Exercise goal =
Answer the following from the mailing-list post on making Drupal bootstrap faster.
(a) Which function is named as the one to tweak so that the permission check runs before the include?
(b) How many admin page callbacks does the post mention loading when only one is used?
(c) Who suggested the namespace approach with magic function loading?

Excerpted passage =
------------------------------------------------------------------------

[development] The Drupal Diet - Making bootstrap faster
Larry Garfield
larry at garfieldtech.com
Thu May 10 17:30:18 UTC 2007
On Thu, 10 May 2007 06:43:21 -0700, David Metzler <metzlerd at metzlerd.com> wrote:
> For some reason I was lying awake at night thinking about drupal boot
> strapping (dear lord help me).
I can recommend my therapist. He's used to that by now. :-)
> And it occured to me that although
> the frequency of use is certainly the right measure to decide what to
> load, that it probably isn't by technology, so I came up with a
> couple of different ways to think about this.
I'm not sure what you mean by technology?
> BY MENU PATH
> 1) System stuff - api's etc that need loading all the time.
> 2) node viewing pages (node* paths/routes) (not so sure this would work)
> 3) User settings (not sure about this one, but maybe anything with a
> user* menu path
> 4) admin pages (basically everything with an admin/blah route path
>
> You could even consider doing the admin pages based on a permisssions
> test (access admin pages). The module_name.module files would
> always load, but maybe there would be room for a
> modulename.admin.module or a modulename.user.module file that would
> be conditionally loaded based on either path or user permissions or
> some other criteria.
>
> BY NAMESPACE
> Or alternatively a namespace based approach where when a module is
> going to make a call that relies on another module it basically does
> an "import" of namespace (the way its done in java) This would make
> a bootstrap call that would load the modules that claim that
> namespace. (etiher in .info files or in a hook).
By permission is interesting. Tweaking menu_execute_active_handler() to do the permission check first before the include should be trivial, and be a small performance boost on 403 pages.
That said, right now the patch is breaking down code by module and by function. The "by function" part is up to each module author to decide. That's better than forcing an "admin pages", "other pages", "node pages", etc. split because we'll only ever call one page callback per page load. Why load all 70 admin page callbacks when we're only using one of them? The extreme case is one page callback per file, but I don't think that's a wise way to go in most cases. Different modules, though, will "fit" with different breakdowns. That should be flexibility left to the module author.
The namespace approach is what chx suggested with magic function loading. I experimented with it, but eventually decided it was too opaque to deal with at this stage. I want to stick to page callbacks for right now, as those are the biggest dead weight on most page calls.

------------------------------------------------------------------------

Data for review =
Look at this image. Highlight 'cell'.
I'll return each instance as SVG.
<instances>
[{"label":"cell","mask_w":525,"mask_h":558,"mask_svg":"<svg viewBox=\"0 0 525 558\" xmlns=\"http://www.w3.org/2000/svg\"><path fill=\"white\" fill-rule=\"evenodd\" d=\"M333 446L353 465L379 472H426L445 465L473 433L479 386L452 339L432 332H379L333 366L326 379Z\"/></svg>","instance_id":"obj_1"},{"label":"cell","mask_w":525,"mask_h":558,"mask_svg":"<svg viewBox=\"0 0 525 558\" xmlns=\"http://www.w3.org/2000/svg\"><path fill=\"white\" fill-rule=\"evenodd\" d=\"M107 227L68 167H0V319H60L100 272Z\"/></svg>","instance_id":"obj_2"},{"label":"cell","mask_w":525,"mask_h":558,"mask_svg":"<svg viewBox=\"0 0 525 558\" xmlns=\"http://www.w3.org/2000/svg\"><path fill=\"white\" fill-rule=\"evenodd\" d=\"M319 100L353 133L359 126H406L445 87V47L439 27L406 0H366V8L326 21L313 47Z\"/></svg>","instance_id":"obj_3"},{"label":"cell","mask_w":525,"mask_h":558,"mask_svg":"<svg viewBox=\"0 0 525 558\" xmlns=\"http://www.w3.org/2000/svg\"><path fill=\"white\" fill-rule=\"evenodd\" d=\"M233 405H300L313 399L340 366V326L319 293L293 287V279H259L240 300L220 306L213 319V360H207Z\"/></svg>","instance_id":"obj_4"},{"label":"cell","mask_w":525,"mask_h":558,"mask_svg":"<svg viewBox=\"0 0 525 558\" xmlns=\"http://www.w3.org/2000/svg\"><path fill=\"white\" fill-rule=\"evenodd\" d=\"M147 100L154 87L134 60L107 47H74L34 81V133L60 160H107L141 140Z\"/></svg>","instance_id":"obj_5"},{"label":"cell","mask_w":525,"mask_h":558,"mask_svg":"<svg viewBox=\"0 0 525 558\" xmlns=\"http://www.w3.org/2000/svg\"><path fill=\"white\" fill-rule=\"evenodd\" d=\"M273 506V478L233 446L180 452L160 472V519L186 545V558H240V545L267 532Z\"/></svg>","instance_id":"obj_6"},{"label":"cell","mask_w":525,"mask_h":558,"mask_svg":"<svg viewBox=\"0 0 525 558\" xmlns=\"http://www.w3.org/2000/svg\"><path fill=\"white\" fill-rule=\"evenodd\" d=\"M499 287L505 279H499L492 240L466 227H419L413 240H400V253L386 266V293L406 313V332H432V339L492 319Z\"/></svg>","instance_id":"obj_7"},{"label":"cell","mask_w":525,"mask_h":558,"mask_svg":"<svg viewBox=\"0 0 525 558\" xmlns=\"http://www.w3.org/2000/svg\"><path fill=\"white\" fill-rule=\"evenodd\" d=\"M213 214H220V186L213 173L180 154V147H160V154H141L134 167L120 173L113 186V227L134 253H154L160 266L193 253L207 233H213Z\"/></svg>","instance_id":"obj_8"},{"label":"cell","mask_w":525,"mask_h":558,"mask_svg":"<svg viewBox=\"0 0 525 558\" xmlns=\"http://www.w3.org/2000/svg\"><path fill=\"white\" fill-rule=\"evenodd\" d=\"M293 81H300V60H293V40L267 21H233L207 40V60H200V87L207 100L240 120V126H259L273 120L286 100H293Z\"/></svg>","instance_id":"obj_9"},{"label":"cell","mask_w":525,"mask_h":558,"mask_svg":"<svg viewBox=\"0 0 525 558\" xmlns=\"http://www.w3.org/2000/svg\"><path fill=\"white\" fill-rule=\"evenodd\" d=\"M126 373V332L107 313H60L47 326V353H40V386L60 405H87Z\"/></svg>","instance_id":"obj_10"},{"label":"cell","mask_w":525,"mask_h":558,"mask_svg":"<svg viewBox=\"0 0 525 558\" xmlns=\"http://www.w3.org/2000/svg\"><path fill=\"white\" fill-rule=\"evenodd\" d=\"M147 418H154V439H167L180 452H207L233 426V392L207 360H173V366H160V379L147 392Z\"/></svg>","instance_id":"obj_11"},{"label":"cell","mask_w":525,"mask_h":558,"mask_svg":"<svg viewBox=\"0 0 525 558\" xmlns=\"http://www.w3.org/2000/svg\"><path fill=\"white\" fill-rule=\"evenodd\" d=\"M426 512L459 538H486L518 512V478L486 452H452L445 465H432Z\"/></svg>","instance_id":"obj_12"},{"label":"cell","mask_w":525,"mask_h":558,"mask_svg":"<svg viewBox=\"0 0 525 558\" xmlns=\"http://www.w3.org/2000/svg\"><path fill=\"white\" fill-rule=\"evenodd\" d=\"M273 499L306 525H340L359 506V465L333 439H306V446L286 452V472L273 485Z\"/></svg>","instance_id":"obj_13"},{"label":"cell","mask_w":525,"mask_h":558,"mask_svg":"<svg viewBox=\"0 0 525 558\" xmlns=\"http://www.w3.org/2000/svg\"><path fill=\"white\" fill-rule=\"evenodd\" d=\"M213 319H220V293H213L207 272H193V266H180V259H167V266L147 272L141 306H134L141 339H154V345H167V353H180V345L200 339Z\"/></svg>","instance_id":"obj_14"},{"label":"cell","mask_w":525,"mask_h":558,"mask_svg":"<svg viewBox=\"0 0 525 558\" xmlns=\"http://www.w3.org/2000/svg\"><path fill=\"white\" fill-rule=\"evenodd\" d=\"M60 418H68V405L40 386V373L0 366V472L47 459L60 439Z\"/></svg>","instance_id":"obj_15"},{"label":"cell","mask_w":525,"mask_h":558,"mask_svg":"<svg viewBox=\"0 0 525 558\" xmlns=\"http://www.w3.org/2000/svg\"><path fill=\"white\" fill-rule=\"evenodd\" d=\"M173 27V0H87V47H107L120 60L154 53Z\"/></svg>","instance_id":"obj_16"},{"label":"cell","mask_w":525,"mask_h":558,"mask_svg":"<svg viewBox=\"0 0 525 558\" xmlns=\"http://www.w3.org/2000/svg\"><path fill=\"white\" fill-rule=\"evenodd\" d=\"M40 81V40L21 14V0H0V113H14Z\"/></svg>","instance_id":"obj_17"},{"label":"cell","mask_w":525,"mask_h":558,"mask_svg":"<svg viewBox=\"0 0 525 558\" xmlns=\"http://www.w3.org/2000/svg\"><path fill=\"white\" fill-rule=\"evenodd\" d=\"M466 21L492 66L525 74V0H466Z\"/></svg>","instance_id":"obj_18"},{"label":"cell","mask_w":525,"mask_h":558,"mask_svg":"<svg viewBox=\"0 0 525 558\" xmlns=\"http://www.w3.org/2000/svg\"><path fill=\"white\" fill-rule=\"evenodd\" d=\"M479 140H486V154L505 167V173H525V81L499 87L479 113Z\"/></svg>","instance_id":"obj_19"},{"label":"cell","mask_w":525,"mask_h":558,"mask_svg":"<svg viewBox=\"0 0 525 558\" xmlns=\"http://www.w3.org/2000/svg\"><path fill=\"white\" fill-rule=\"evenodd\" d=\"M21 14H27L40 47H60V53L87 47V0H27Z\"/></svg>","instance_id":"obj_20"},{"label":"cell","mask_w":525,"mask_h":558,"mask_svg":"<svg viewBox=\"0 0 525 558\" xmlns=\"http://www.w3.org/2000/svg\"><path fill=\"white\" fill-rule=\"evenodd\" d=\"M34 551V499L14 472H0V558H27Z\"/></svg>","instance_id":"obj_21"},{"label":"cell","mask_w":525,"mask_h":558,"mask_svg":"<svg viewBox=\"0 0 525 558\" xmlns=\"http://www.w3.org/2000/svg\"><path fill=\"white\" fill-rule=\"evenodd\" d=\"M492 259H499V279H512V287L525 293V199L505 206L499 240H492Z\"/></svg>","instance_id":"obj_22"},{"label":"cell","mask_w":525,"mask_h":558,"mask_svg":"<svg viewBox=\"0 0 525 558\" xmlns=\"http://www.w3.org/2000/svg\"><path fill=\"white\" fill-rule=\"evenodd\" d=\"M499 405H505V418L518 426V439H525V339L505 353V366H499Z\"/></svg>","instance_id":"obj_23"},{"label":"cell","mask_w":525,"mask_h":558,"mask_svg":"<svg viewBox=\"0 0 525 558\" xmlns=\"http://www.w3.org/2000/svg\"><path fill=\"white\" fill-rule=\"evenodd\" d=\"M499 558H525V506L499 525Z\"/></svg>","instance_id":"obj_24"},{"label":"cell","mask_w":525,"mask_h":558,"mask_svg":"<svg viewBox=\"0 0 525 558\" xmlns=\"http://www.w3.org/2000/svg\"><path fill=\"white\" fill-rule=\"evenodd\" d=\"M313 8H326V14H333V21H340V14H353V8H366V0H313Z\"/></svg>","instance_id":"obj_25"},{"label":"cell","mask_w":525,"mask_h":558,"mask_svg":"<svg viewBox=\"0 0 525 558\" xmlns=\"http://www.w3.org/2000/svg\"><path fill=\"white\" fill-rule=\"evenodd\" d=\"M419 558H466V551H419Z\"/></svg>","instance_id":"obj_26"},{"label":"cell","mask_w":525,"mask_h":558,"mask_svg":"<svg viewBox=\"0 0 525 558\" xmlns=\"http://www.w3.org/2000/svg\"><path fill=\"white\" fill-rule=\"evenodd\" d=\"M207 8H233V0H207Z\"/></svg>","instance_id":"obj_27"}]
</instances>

------------------------------------------------------------------------

Answer =
(a) menu_execute_active_handler()
(b) 70
(c) chx